Health care and manufacturing have many similarities. In health care, we have inventory; we have messy workspaces; we need to optimize the downtime with our key drivers of revenue; and we move people through complex care sites that rely on many people and processes to operate effectively, both independently and together. If these processes are not effectively operated, we will create problems.
And to improve the patient experience, these problems will need resolving.
For example, at Florida Cancer Specialists & Research Institute, we examine patient wait times very seriously — and strive to find the underlying factors that create longer wait times so that we can find the best solutions. Moving faster through patient encounters makes logical sense, but it doesn't work for patients or providers. The real solution isn't to move faster, it's to move smarter.
As it turns out, cancer centers tend to be especially busy from 10 a.m. to 2 p.m., and specific days of the week are correspondingly busy. Traditionally, we are very busy on Tuesday and continue to get busier throughout the week — until there's a sudden, dramatic drop-off on Friday. In order to move smarter, we first need to balance out appointments Monday through Friday to deliver a more predictable experience for both patients and providers. After that, we can begin to even the patient load throughout each day.
“The real solution isn’t to move faster, it’s to move smarter.”
As we balance schedules vertically, we can deliver a consistent and predictable experience for our patients. That balancing, though, is based on the capacity to treat patients. You can have 15 patients show up in a given time slot, but if you have only two lab chairs, you will create bottlenecks in your process. You can do one of three things: add chairs, add employees, or better manage the patient flow.
Making these changes either solves the problem or creates a new bottleneck in the care delivery workflow. Being able to understand all the pieces in the care delivery chain is akin to moving inventory through a manufacturing plant. Small variables — such as having only two chairs available — can add up and result in a large impact on our patients.
Lean Six Sigma: A tool for good leaders
This is where Lean Six Sigma comes in. Lean Six Sigma methodology relies on a collaborative team effort to improve performance by removing waste. At its most basic, Lean Six Sigma is a framework to examine problems and correct them through trial and error. Success through repetition makes sense to me, because I enjoy the process of slowing things down to move ahead in a methodical manner.
Still, I would argue that Lean Six Sigma is actually more important as a leadership philosophy. A leader should naturally bring collaborative teams together to solve problems, should be transparent by defining the process to solve problems, and should uncover the operational metrics to define the problem and define what success looks like.

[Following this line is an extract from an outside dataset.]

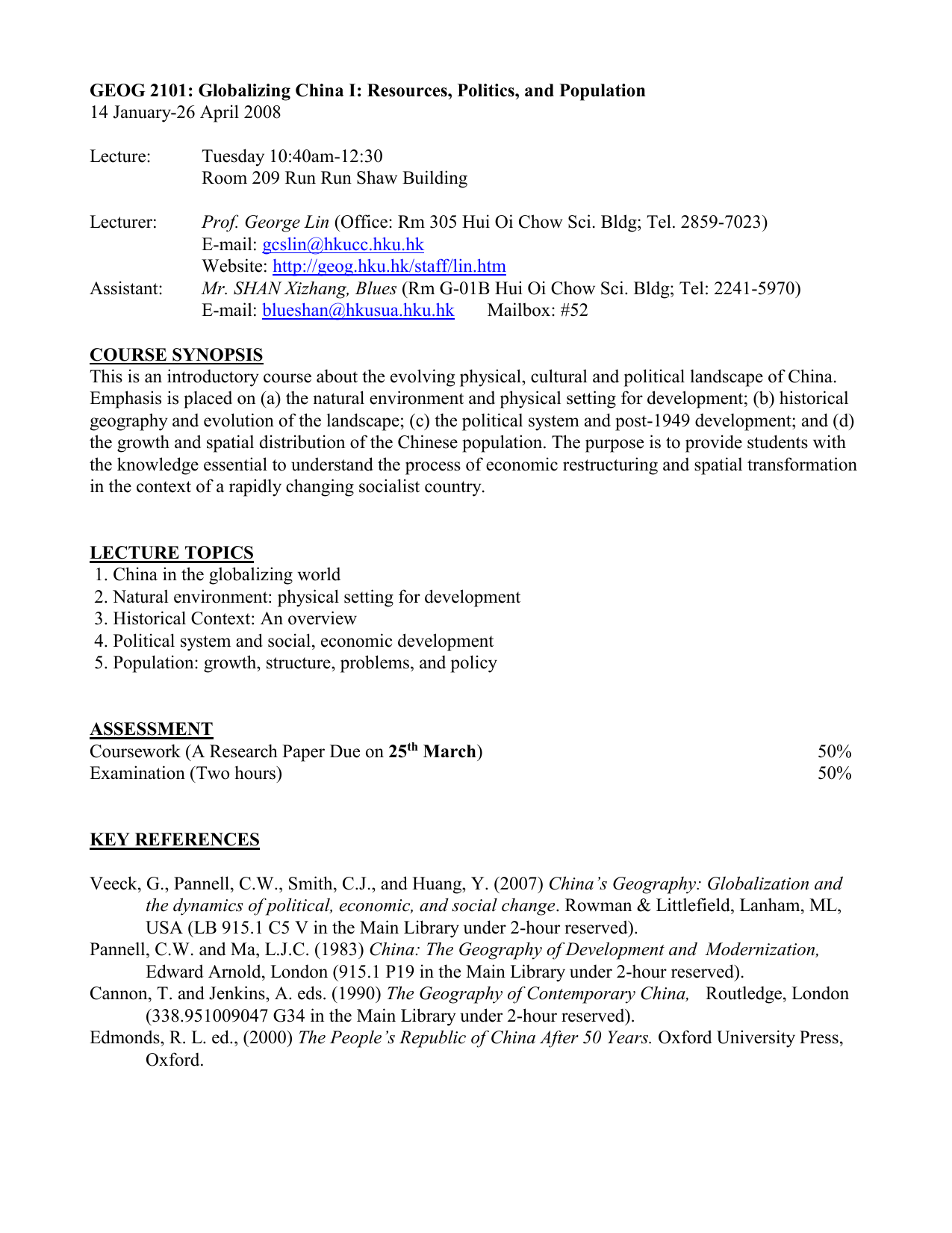 012 Chinese Economy Research Paper Topics 010117467 1 Awful Full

The framework for Lean Six Sigma provides a five-stage approach to iterate and fix processes that are not working. But as a leadership philosophy, it becomes a tool to solve broken processes. Solutions aren't dependent upon one person or the leader with this philosophy. Instead, they can happen independently throughout the organization.

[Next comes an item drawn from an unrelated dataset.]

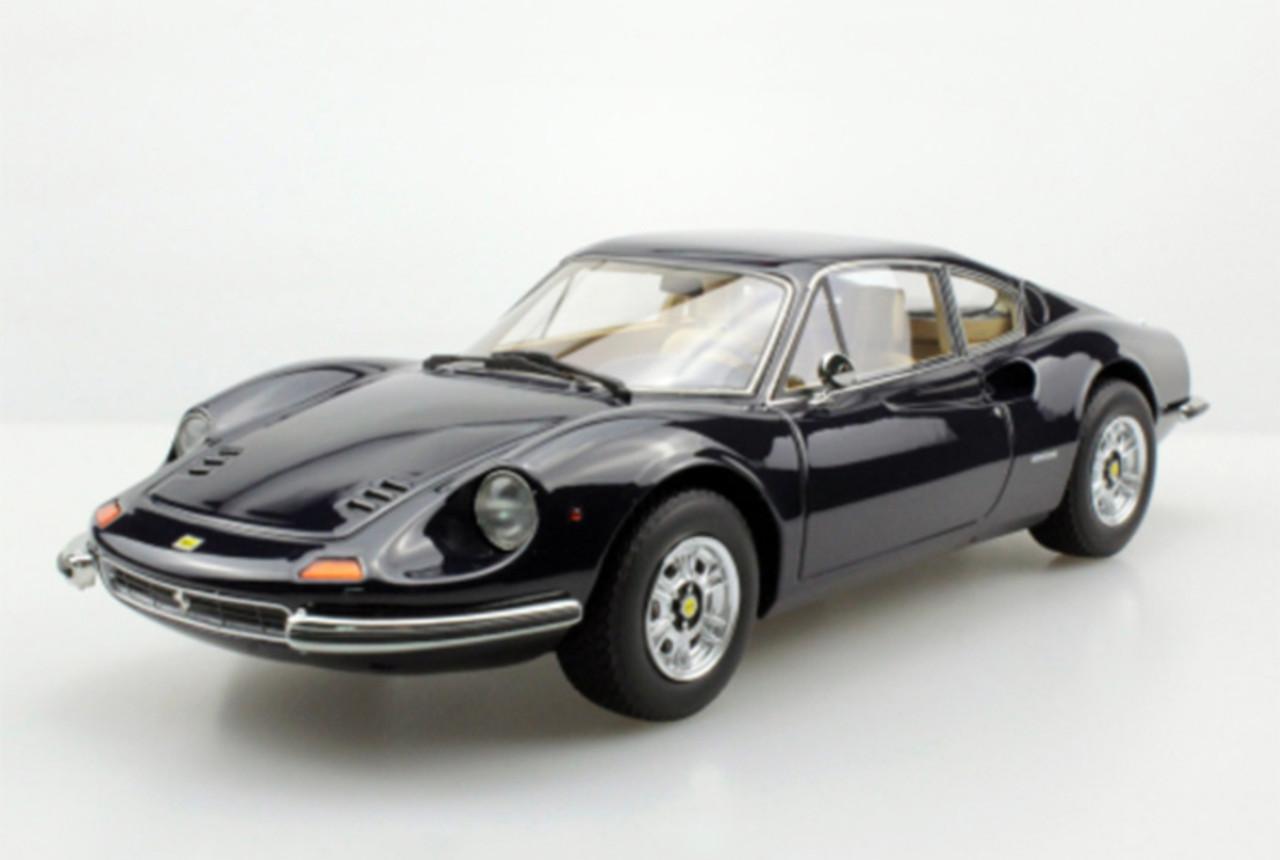 1 18 Top Marques Ferrari Dino Black Resin Car Model Livecarmodel Com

The stage of Lean Six Sigma
- Define. What is the problem we are trying to solve? What is the goal of our project? When you define something clearly for your team to improve or accomplish, it sets a clear path for others to follow.
- Measure. Collect and gather as much information or data points as needed to make smart decisions. The more data we have at our disposal, the easier it becomes to help define the scope of the project for others.
- Analyze. How do we determine and verify the cause-and-effect relationships when we change the variables? As leaders begin to implement change, we must be aware of how that change affects the organization — either positively or negatively.
- Improve. This is the tinker phase, during which we change variables to measure the impact on the process. I like to think of this as the iterative phase or the “fail small" phase of achieving a desired outcome. Pilot programs fall into this phase. Leaders need to learn from their mistakes and create an environment where constant innvoation and improvement flows throughout the organization.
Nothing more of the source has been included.